Validity and reliability are essential aspects of ensuring the quality of a research project. Attention must be paid to them at every stage of the research. Validity is concerned with how we know whether a particular measurement instrument measures what we think it measures. Reliability is about the consistency of a measurement instrument to return the similar results when used at different times or by different people in different contexts. Threats to validity and reliability cannot be completely avoided but they can be mitigated (Cohen et al. 2007). Some qualitative researchers have objected to the use of the terms validity, reliability and objectivity being applied to qualitative research because this is attempting to transfer quantitative criteria for quality to qualitative research, but they are usually applied to both kinds of research.
Miles and Huberman outline five main issues for quality criteria in qualitative research:
Objectivity/confirmability of qualitative investigations
Reliability/dependability/auditability
Internal validity/credibility/authenticity
External validity/transferability/fittingness
Utilization/application/action orientation (Miles and Huberman 1994, p. 277)

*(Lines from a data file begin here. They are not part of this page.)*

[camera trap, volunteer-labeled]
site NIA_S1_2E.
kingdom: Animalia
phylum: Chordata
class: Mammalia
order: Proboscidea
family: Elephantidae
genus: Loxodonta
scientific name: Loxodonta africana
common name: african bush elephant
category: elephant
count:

Validity in quantitative research is defined as demonstrating that a particular data collection instrument is in fact measuring what the researcher set out to measure. Quantitative research tends to focus on questions of validity through use of sampling, appropriate instruments, and correct use of statistical analysis of the data (Cohen et al. 2007). These will be familiar to physicists from scientific research also.
However in qualitative research, validity is measured in other ways, such as through the integrity, richness, depth and scope of the research (Cohen et al. 2007). Maxwell suggests five forms of validity suitable to qualitative research, descriptive validity, interpretive validity, generalizability, theoretical validity and evaluative validity (Maxwell 1992). He points out however that in qualitative research, unlike quantitative research, threats to validity cannot be ruled out by building in prior design features such as randomization and controls. Qualitative researchers rather tend to eliminate particular threats to their accounts, seeking evidence to rule them out, and therefore these five criteria cannot be ‘applied’ to the research design, but rather detail the ‘modus operandi’ of qualitative research (Maxwell 1992).
If for example you decide to interview your students following an intervention where you had used virtual laboratories instead of face to face laboratories, you could guard against threats to validity in a number of ways. You could ask an independent researcher (a colleague) to conduct the interviews and/or observe the lab classes. If you are in a research team, you could independently code and theme the data from the interviews, to cross-check your interpretations. You could use data from a number of data collection instruments to triangulate findings. In your methodology section of your paper you would outline the context of the interviews, the participants and your relationship to them, accounting for how you overcame differences in power relationships (for example, students may say what they think the lecturer wants to hear).
In quantitative research, reliability refers to the consistency of the data measurement over time and across similar samples (Cohen et al. 2007). Reliability in educational research relates to replicability. Reliable research would mean that if students were tested for their understanding of how to build an RC circuit, for example, and then the test was repeated with a very similar sample group, then the same results would be found (Cohen et al. 2007). This is akin to repeating a scientific experiment under the same conditions.
Similar to validity, the suitability of the concept of reliability for qualitative research is debated (Cohen et al. 2007). Miles and Huberman prefer to use the term ‘dependability’ and ‘auditability’. Reliability is difficult to establish in the same way as is possible in quantitative research. Cohen resolve this debate by appealing to the notion of ‘fitness for purpose’:
[W]e need to note that criteria of reliability in quantitative methodologies differ from those in qualitative methodologies. In qualitative methodologies reliability includes fidelity to real life, context-and situation – specificity, authenticity, comprehensiveness, detail, honesty, depth of response and meaningfulness to the respondents (Cohen et al. 2007, p. 149).